--- SUPPLIED PASSAGE Enclosed Below ---
When photographer Fien Muller first set her eyes on sculptor Hannes Van Severen in Antwerp, it was love at first sight. And reciprocal. Their meeting marked the start of a fruitful collaboration. It was a creative fusion! Like Ying and Yang, Bonnie and Clyde, Dupont and Dupond, Muller Van Severen work together, their hearts swaying between art, architecture and industrial design. The duo embark hand in hand on an inspiring quest for furnishing objects with distinct sculptural qualities, while also leaving their distinctive touch on the surrounding space. A brilliant combination of formal sobriety and a bold chromatic range, alternating the most noble with the most banal of industrial materials. This results in furniture and objects, often multi-functional, that seem to take shape almost intuitively, with no apparent effort, as if the designers were drawing in space with a simple stroke of a pencil.
--- End of Enclosed SUPPLIED PASSAGE ---
--- GIVEN RECORDS Enclosed Below ---
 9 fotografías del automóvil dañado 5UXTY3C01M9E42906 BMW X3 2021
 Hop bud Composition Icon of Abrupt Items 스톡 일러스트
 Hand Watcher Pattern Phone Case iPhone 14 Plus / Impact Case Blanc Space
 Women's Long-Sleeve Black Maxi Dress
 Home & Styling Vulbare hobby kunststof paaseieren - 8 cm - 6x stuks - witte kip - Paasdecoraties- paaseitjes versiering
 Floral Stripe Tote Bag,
--- End of Enclosed GIVEN RECORDS ---
--- GIVEN RECORDS Enclosed Below ---
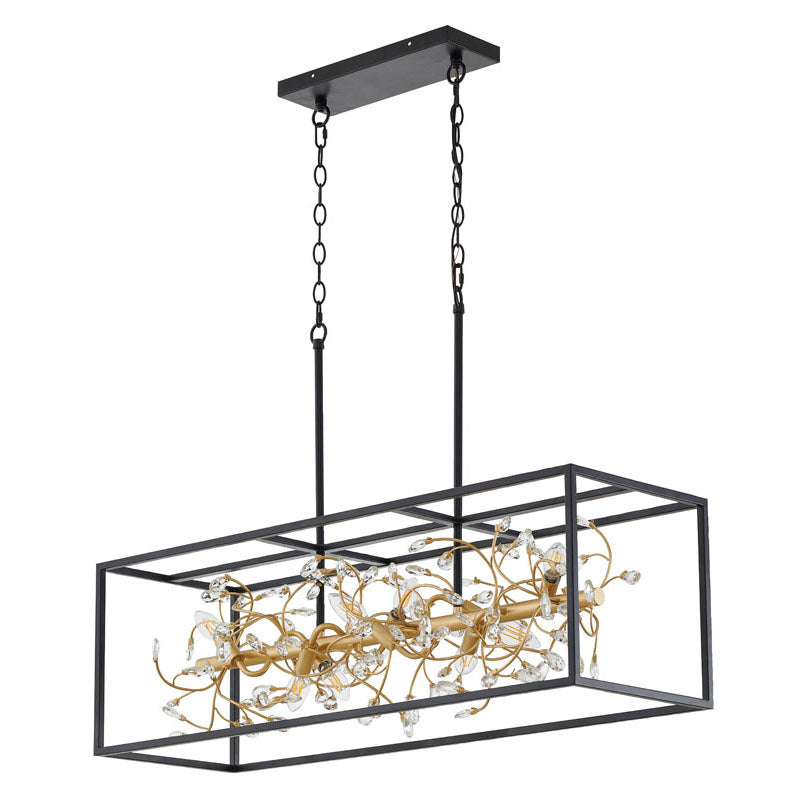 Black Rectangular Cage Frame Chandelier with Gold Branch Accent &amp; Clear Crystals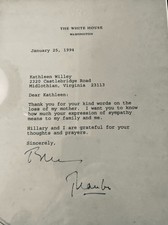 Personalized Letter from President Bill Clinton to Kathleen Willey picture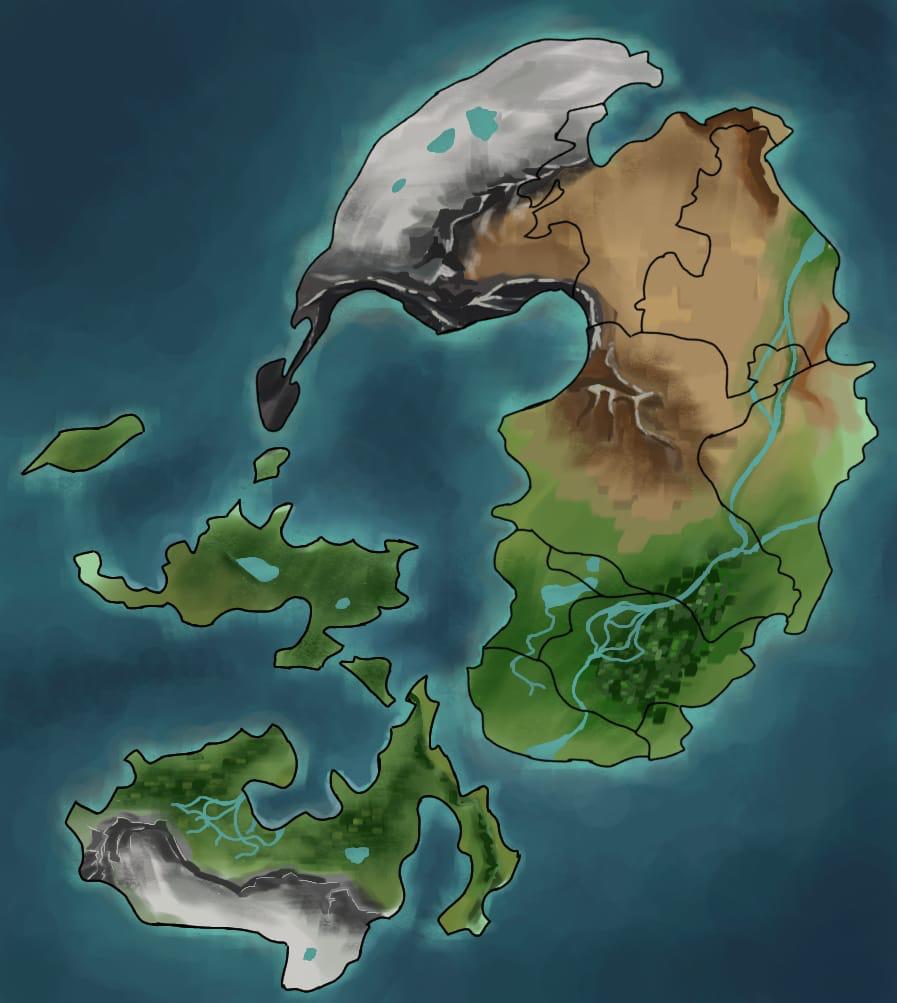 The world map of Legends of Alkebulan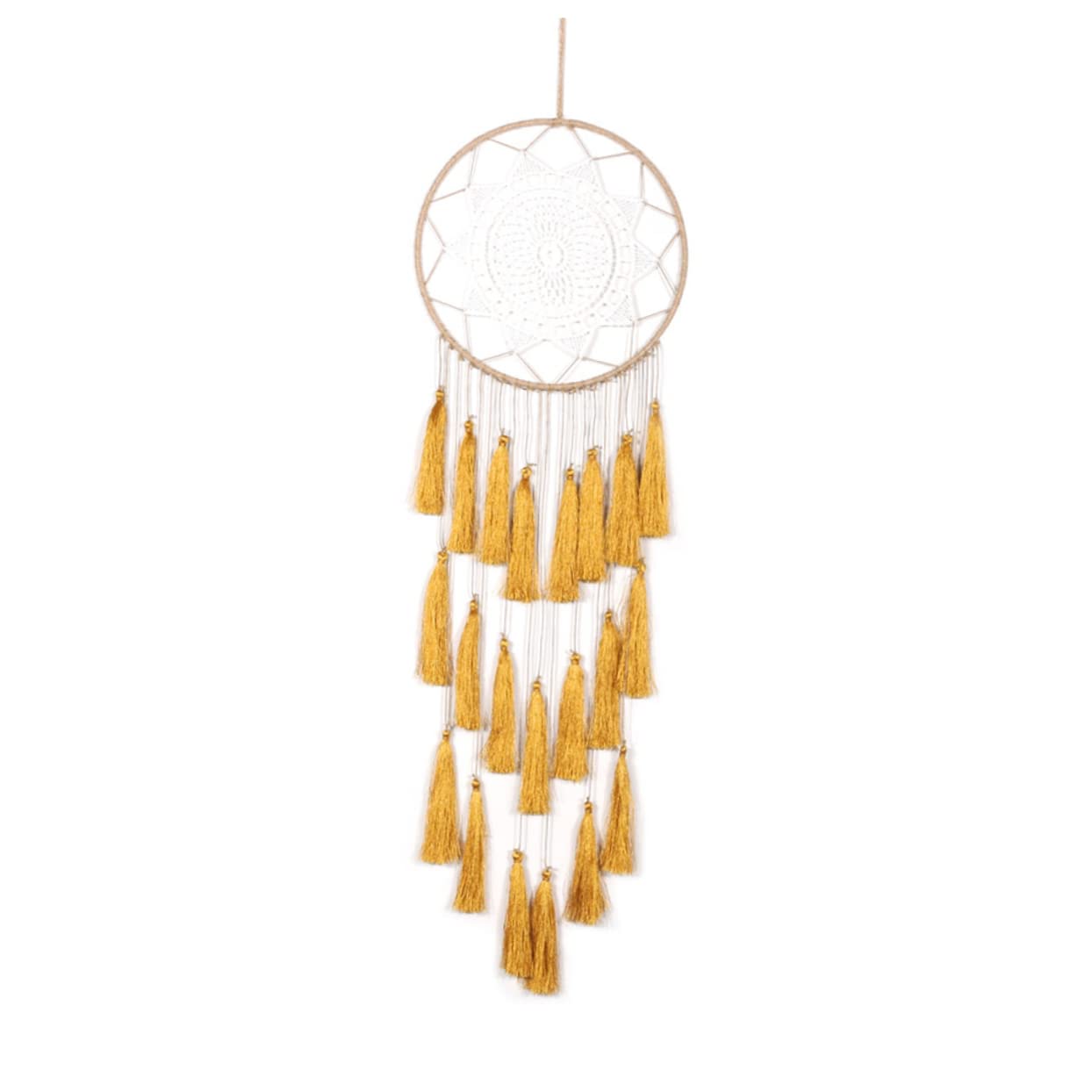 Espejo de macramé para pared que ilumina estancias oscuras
--- End of Enclosed GIVEN RECORDS ---
--- GIVEN RECORDS Enclosed Below ---
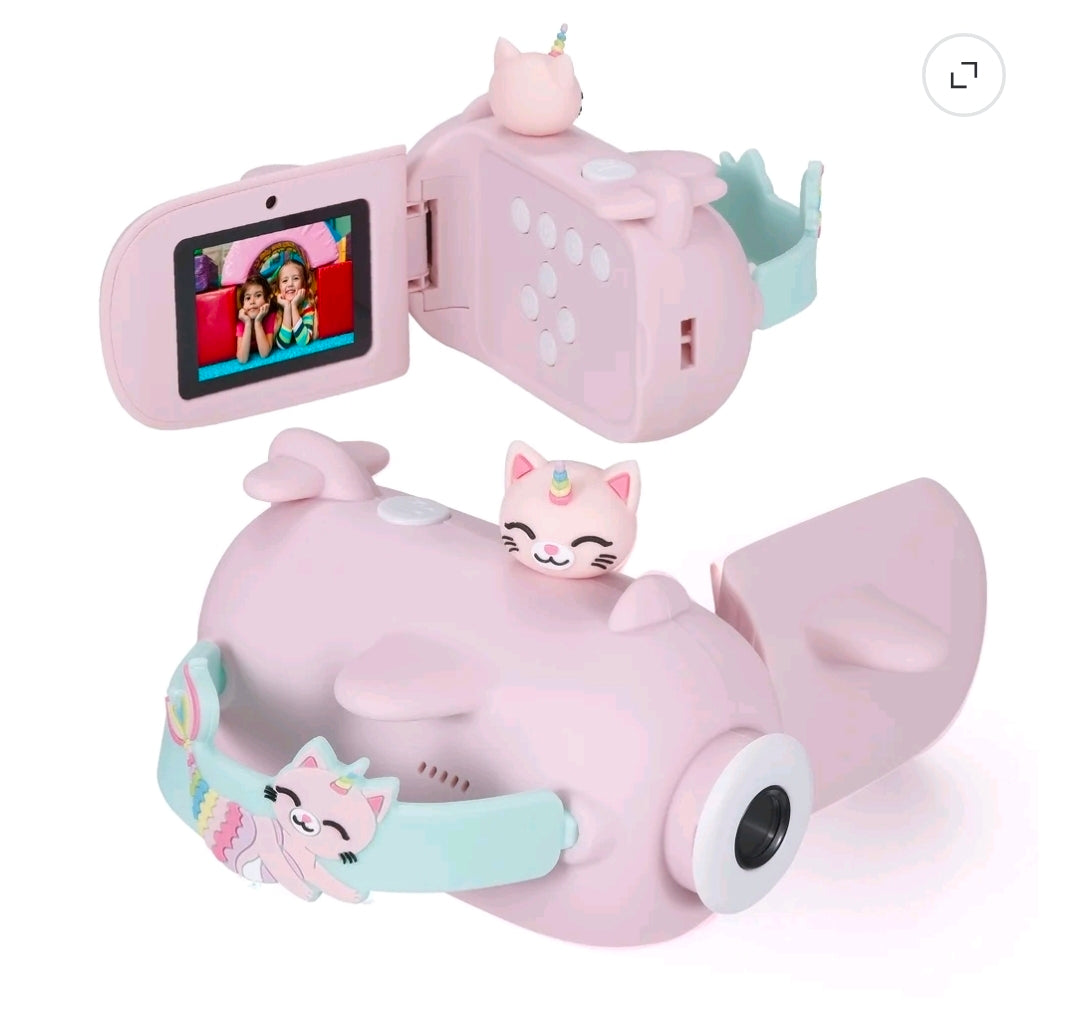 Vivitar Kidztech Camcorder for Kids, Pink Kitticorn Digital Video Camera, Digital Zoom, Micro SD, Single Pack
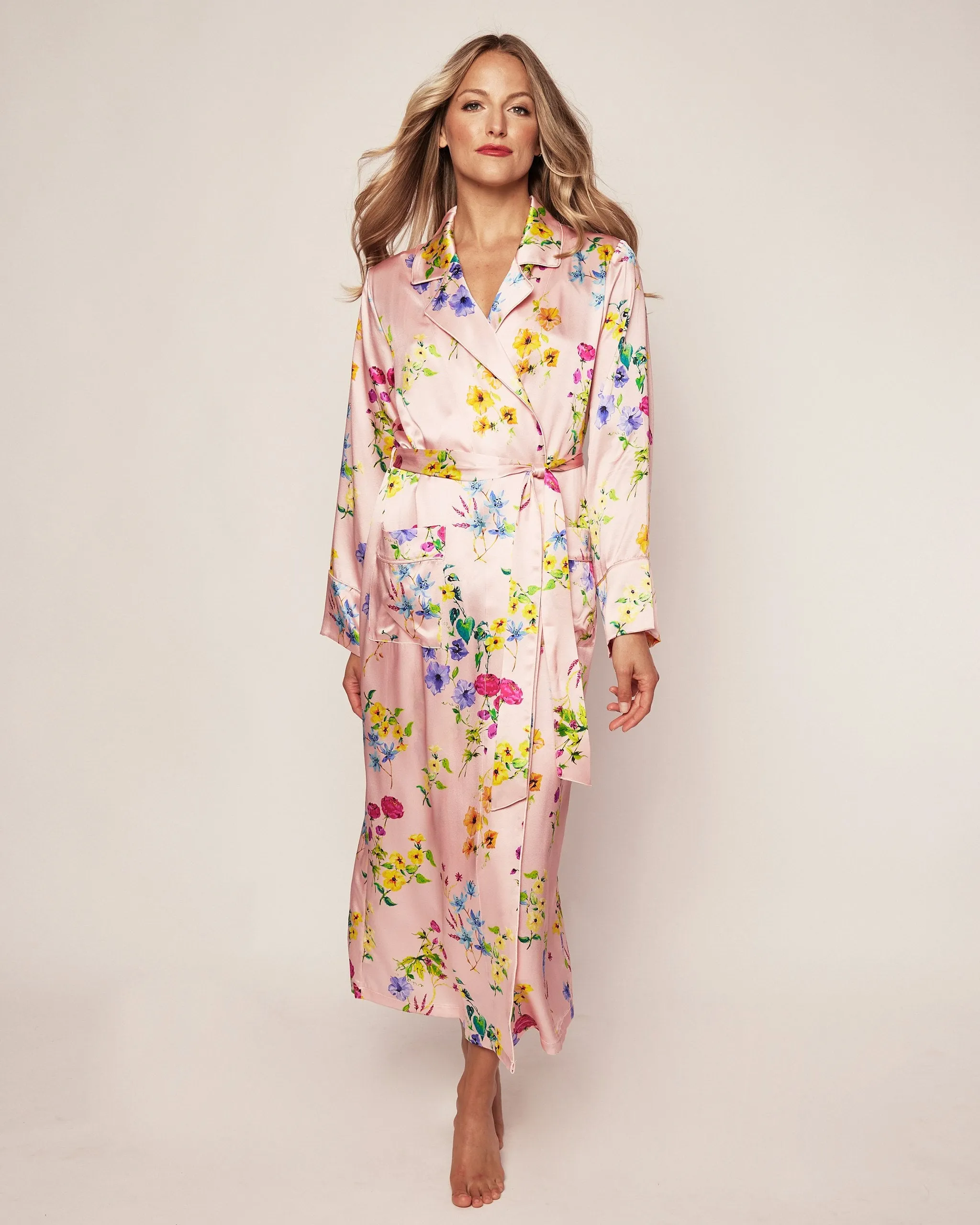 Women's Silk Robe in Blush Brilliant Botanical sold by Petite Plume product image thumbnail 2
--- End of Enclosed GIVEN RECORDS ---
TASKS TO COMPLETE:
a. From the passage about Muller Van Severen, list every famous pair the duo is compared to.
b. Please write the next few sentences of the passage about Muller Van Severen, picking up after its final sentence.

EXERCISE RESULTS:
a.
Ying and Yang
Bonnie and Clyde
Dupont and Dupond

b.
It is hardly surprising therefore that Muller Van Severen have won numerous awards, collaborated with prestigious labels (Valerie_objects, Hay, Hermès, Kvadrat, KASSL Editions, Reform Copenhagen) and exhibited in reputed galleries (Galerie Kreo, Andreas Murkudis, Tim Van Laere Gallery) and museums (Vitra Design Museum, Centre Pompidou, Musée des Arts Décoratifs de Paris). They have also been invited to the Villa Cavrois (an architectural manifesto of the French modernist movement) for a masterly exhibition freely inspired by the work of its creator, Robert Mallet-Stevens. Their work is only logically therefore situated on the border between modernism and the most expressive avant-garde.
Xavier Lust
Xavier Lust’s latest works, in limited edition, enter into a dialogue with his earlier pieces. A shift towards works of art that is a logical evolution.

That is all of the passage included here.